Oczywiście renegocjacja umowy to nie to samo co podpisywanie umowy z wyższymi stawkami. Przy renegocjacji zawsze jest większe pole do ustalenia nowych cen, by były one wyższe niż wiosną, ale jednak niższe niż obecne. W przypadku zerwania umowy dostawca płaci karę, co też w jakiś sposób rekompensuje kupno węgla za wyższą stawkę. Kary nie są zbyt duże, ale jednak.
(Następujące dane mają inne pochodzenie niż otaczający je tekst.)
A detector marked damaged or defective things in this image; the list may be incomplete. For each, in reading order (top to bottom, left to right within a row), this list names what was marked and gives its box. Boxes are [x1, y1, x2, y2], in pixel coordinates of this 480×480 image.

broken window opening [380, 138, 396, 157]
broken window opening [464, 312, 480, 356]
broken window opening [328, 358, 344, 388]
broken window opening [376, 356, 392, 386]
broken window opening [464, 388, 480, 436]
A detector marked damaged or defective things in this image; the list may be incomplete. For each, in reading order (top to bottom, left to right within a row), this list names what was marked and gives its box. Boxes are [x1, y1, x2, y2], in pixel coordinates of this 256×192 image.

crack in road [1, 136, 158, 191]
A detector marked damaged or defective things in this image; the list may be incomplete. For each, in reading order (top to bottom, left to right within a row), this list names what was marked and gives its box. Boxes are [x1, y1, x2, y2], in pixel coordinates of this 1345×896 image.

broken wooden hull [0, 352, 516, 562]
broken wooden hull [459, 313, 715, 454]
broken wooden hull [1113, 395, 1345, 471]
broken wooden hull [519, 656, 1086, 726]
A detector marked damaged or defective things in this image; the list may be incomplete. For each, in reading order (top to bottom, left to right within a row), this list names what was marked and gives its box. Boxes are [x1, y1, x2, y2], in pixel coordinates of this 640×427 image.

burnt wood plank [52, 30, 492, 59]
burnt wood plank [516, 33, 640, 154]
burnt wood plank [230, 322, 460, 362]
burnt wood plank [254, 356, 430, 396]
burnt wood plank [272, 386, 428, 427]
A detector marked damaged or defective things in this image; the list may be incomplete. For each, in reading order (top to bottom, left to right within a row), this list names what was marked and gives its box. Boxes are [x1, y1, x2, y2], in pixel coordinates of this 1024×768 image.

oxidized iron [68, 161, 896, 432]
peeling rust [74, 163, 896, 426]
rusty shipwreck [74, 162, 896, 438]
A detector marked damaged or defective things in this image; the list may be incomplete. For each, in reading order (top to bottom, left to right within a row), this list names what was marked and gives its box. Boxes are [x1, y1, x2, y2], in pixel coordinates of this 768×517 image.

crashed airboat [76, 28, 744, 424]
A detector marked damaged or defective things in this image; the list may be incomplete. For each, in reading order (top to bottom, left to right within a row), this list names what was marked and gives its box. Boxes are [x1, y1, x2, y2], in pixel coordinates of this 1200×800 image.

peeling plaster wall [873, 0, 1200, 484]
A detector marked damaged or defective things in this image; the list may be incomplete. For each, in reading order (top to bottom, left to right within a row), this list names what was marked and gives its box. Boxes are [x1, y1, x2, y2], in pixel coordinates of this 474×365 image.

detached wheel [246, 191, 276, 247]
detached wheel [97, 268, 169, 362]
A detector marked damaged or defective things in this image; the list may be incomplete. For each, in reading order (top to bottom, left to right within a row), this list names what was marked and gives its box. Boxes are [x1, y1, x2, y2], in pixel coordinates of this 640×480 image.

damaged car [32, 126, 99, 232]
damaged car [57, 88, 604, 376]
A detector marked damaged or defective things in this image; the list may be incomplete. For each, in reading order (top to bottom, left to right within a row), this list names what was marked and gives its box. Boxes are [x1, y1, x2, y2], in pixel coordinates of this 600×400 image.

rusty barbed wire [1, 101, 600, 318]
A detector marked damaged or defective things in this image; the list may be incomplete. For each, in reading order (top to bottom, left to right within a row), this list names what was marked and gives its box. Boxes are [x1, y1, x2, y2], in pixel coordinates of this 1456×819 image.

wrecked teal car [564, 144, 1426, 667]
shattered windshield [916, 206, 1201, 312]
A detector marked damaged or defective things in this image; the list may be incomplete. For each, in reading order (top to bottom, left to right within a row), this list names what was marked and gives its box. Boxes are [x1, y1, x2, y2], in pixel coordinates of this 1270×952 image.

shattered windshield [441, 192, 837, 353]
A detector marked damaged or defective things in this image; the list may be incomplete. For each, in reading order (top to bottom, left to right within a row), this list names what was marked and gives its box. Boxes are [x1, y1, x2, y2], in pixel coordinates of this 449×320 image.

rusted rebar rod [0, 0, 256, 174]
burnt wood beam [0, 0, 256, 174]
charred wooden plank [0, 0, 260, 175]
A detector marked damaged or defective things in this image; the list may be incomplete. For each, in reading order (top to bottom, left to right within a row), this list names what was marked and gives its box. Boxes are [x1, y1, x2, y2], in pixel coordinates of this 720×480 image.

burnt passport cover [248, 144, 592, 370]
MPEC kupił węgiel po cenie, jaka obowiązywała w sierpniu i nic jej nie rekompensuje.
W skrócie, gdyby MPEC zakupił węgiel wcześniej, wyszłoby taniej, ale nie aż tak, bo niezależnie od terminu dokonania zakupu, wszyscy i tak płacą drożej.
- Nie jest też tak, jak przedstawia to radny, iż nie mamy żadnych zapasów - podkreśla Krassowski. - Otóż posiadamy zapas węgla, który starczy nam do połowy listopada.
A co z uprawnieniami do emisji CO2?
Z wyjaśnień prezesa wynika, że ich ceny też są niestabilne, raz rosną, raz spadają
- W ubiegłym roku udało nam się wstrzelić w spadek cen i kupiliśmy je po 18-19 euro za tonę. Była to bardzo niska cena - przypomina Krassowski. - W ubiegłym roku średnia cena wynosiła około 24 euro. Po tym jak dokonaliśmy tego zakupu, ceny zaczęły rosnąć. W styczniu stawki wynosiły już ponad 30, w maju ponad 50, a obecnie 62-63 euro za tonę. Z uprawnień tych musimy jednak rozliczyć się do końca kwietnia przyszłego roku.
Prezes liczy, że ich ceny spadną przynajmniej poniżej 50 euro za tonę i wówczas uprawnienia do emisji CO2 zakupi.
Dodał, że z poprzedniego zakupu zostało bielskiemu MPEC-owi uprawnień na 4700 ton.
- Nie wiem na jakiej podstawie radny mówił o mniejszych zapasach - podkreśla prezes.
MPEC jednak podwyżki taryf za ciepło obliczył na podstawie obecnych cen.
- Jeśli stawki spadną i zapłacimy mniej, dokonamy obniżki taryfy - zapowiada prezes.
Jest też ryzyko w druga stronę, jeśli uprawnienia do emisji CO2 jeszcze bardziej podrożeją, podwyżka taryf wprowadzona przez MPEC jej nie zbilansuje.
Górny poziom podwyżek ogranicza URE.
Skąd takie rozchwianie rynku węgla i cen uprawnień do emisji CO2?
Jak tłumaczy prezes MPEC, z jednej strony wpływ na to ma pandemia, ale także nastroje na giełdach. Zakupów węgla i uprawnień do emisji CO2 nie dokonują tylko przedsiębiorstwa energetyki cieplnej, czy różnego rodzaju inne pokrewne podmioty, ale także instytucje finansowe, które zakupy takie traktują jako giełdową inwestycję.